• _Provided text_:
+ + +
Sixty-eight percent (68%) of shoppers will make their back-to-school purchases in-store vs. 32% who would prefer to shop only online, according to the “2017 Back-to-School Sales Report,” from ChargeItSpot.
When it comes to finding back-to-school deals, 30% of shoppers planned to use mobile coupon apps as their main source for sales promotions. Others planned to use online deal sites (19%), newspapers/magazines (12%), retail newsletters/catalogs (9%), social media (8%), and radio/TV (5%).
“Back-to-school shopping is one of the busiest shopping seasons for retailers,” said Douglas Baldasare, CEO and founder of ChargeItSpot. “With school supplies becoming more expensive and more high-tech, our findings show that parents are serious about finding the best deals.”
When asked how much they would likely spend on back-to-school shopping, most parents planned to spend between $100 and $300 and under $100 (both categories tied at 30%); 19% planned to spend between $300 and $500, 11% would spend between $500 and $700, only 6% planned to spend more than $1,000, and 5% planned to spend between $700 and $1,000.
Meanwhile, 42% said they would be shopping for one student, 30% said two students, 15% were shopping for three students, and 13% would shop for four or more students, data revealed.
+ + +
• _The data_:
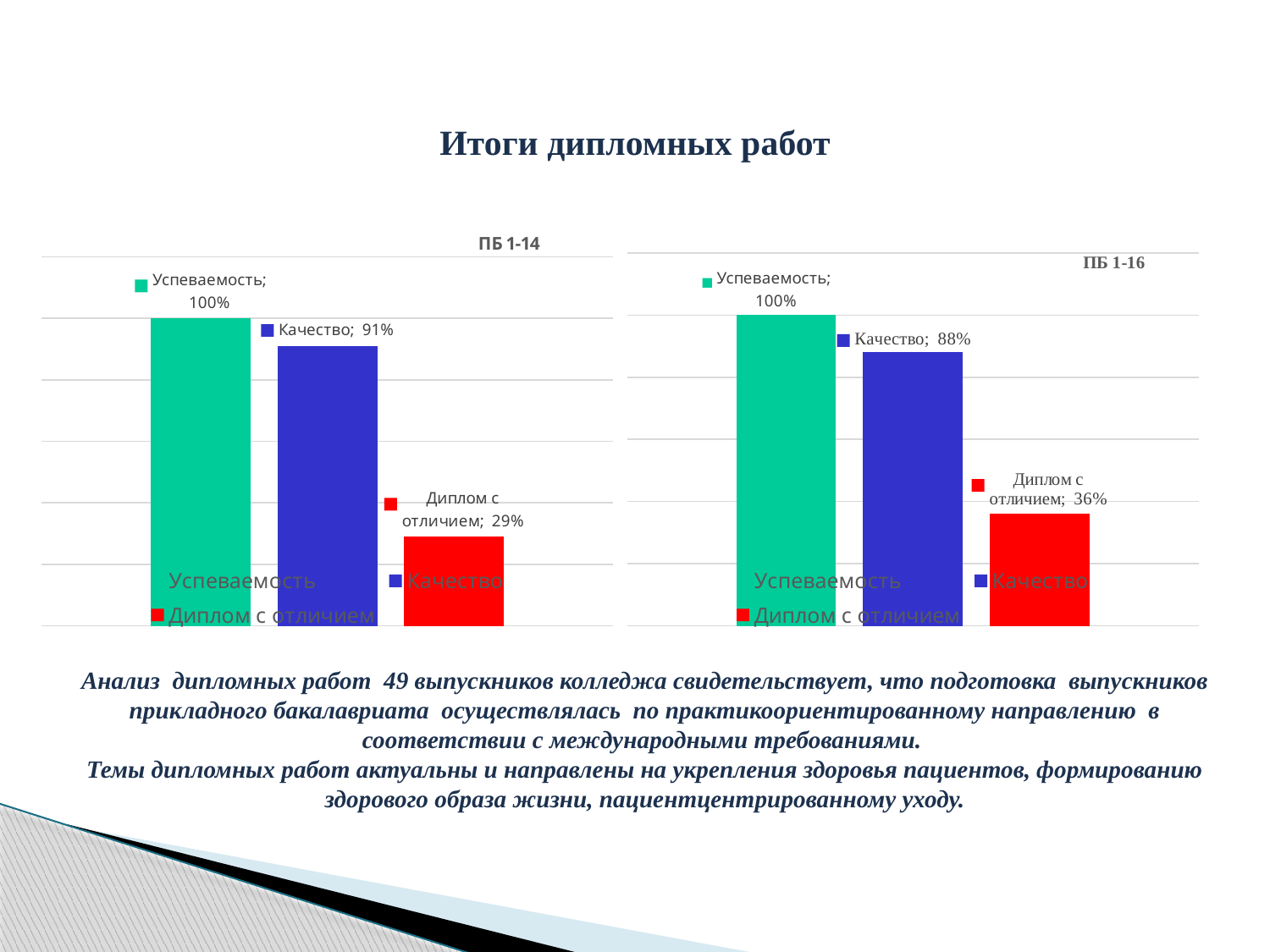
In the ПБ 1-16 chart, what is the value for Диплом с отличием? 36% In the ПБ 1-14 chart, what is the value for Качество? 91% In the ПБ 1-16 chart, which category has the highest value? Успеваемость In the ПБ 1-16 chart, what is the value for Качество? 88% In the ПБ 1-14 chart, what is the difference between Качество and Диплом с отличием? 62% Which chart has the larger value for Диплом с отличием, ПБ 1-14 or ПБ 1-16? ПБ 1-16 In the ПБ 1-14 chart, which category has the lowest value? Диплом с отличием How many entries does the legend of the ПБ 1-16 chart list? 3 In the ПБ 1-14 chart, what is the value for Успеваемость? 100% In the ПБ 1-16 chart, what is the difference between Успеваемость and Качество? 12% How many bars are plotted in the ПБ 1-14 chart? 3 What kind of chart is the ПБ 1-14 chart? Bar chart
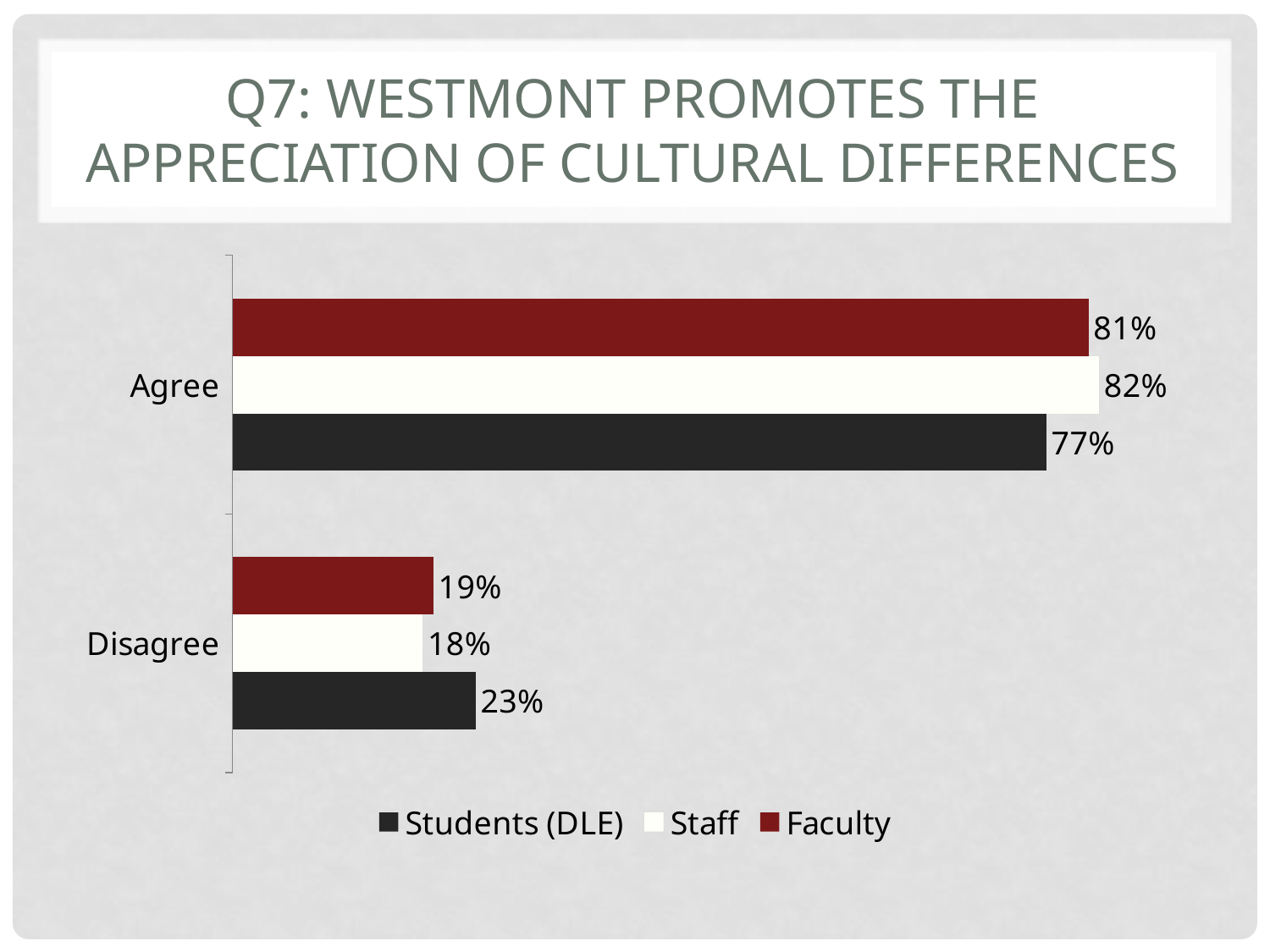
Which group has the highest Agree percentage? Staff What percentage of Staff disagree? 18% What percentage of Staff agree? 82% What percentage of Students (DLE) disagree? 23% How many series does the legend list? 3 What kind of chart is shown on the slide? Bar chart Which is larger: the Disagree percentage for Students (DLE) or for Faculty? Students (DLE) What is the difference between the Staff and Students (DLE) Agree percentages? 5% Which series is shown in dark red? Faculty Which group has the lowest Agree percentage? Students (DLE) What percentage of Faculty agree that Westmont promotes the appreciation of cultural differences? 81% How many response categories are shown on the chart? 2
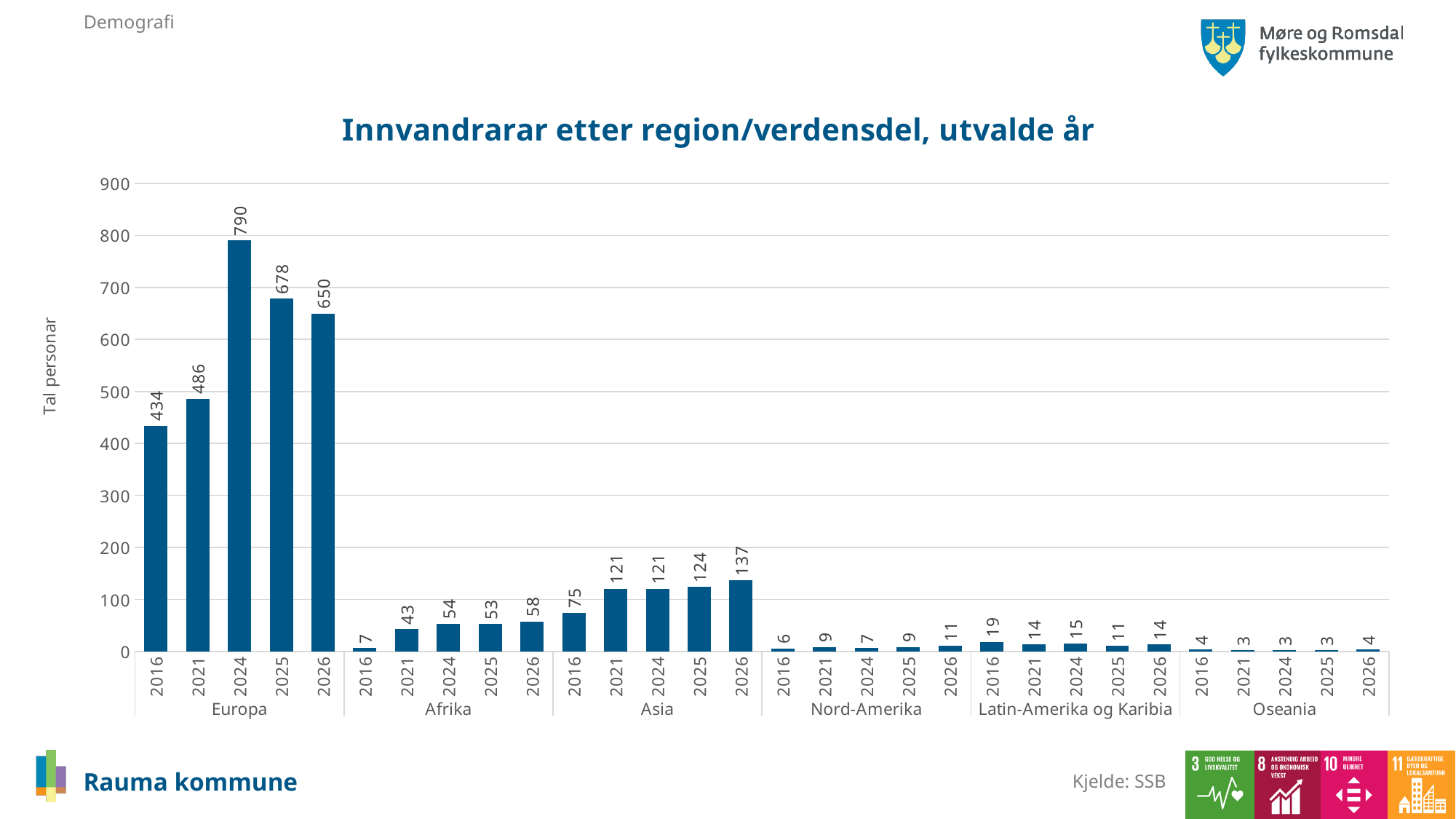
What is the title of the chart? Innvandrarar etter region/verdensdel, utvalde år What is the value for Europa in 2024? 790 What is the value for Afrika in 2016? 7 Which is larger: Latin-Amerika og Karibia in 2016 or Nord-Amerika in 2026? Latin-Amerika og Karibia in 2016 What is the difference between the Europa values for 2024 and 2026? 140 Which year has the lowest value for Nord-Amerika? 2016 How many regions are shown on the x axis? 6 Which region has the highest bar on the chart? Europa What kind of chart is shown on the slide? bar chart What is the value for Asia in 2026? 137 Is the value for Europa in 2021 greater or less than 400? greater Do the values for Asia rise or fall from 2016 to 2026? rise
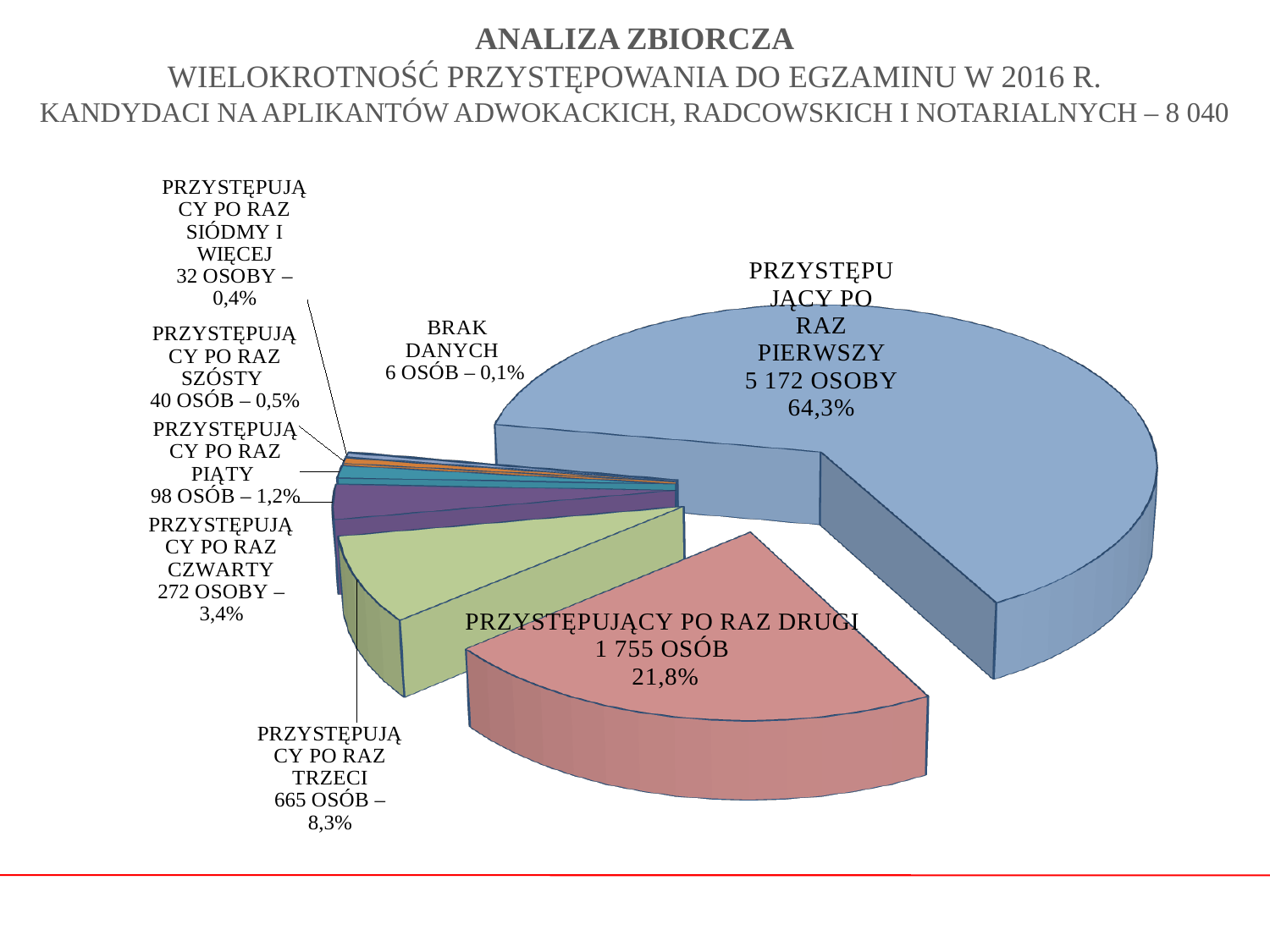
What share of the pie does 'PRZYSTĘPUJĄCY PO RAZ DRUGI' represent? 21,8% Which category has the largest slice of the pie? PRZYSTĘPUJĄCY PO RAZ PIERWSZY How many people are in the 'PRZYSTĘPUJĄCY PO RAZ SIÓDMY I WIĘCEJ' slice? 32 OSOBY Which is larger: the 'PRZYSTĘPUJĄCY PO RAZ PIĄTY' slice or the 'PRZYSTĘPUJĄCY PO RAZ SZÓSTY' slice? PRZYSTĘPUJĄCY PO RAZ PIĄTY How many people are in the 'PRZYSTĘPUJĄCY PO RAZ TRZECI' slice? 665 OSÓB What kind of chart is shown on the slide? pie chart What total number of candidates is given in the slide title? 8 040 How many people are in the 'PRZYSTĘPUJĄCY PO RAZ PIERWSZY' slice? 5 172 OSOBY What percentage is shown for 'PRZYSTĘPUJĄCY PO RAZ CZWARTY'? 3,4% How many slices does the pie chart have? 8 Which category has the smallest slice of the pie? BRAK DANYCH What is the difference in number of people between 'PRZYSTĘPUJĄCY PO RAZ PIERWSZY' and 'PRZYSTĘPUJĄCY PO RAZ DRUGI'? 3 417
+ + +
• _Task requirements_:
Pick up the back-to-school shopping text after its final sentence and continue it. The material above has no connection to the back-to-school shopping text.

• _Answer_:
Clothing will garner the most sales, with 58% of parents will be spending most of their money on apparel during back-to-school shopping this year. Only 16% said they would spend the most on traditional school supplies (pens, pencils, etc.), 16% will buy shoes.
Meanwhile, 10% are purchasing electronics — and merchandise runs the gamut. For example, 32% are in the market for computers/laptops, 15% are eyeing tablets, 13% will buy smartphones, 10% need calculators, and 7% will spend on accessories. One-fourth (25%) will not make any electronics purchases.
Hoping to get a jump on the deals — and crowds —28% planned to start shopping one month before school starts. Others started earlier in the summer (27%), and 24% would begin a few weeks before school starts. Another 24% would wait until a week before school starts (24%), and 9% will wait until after school starts.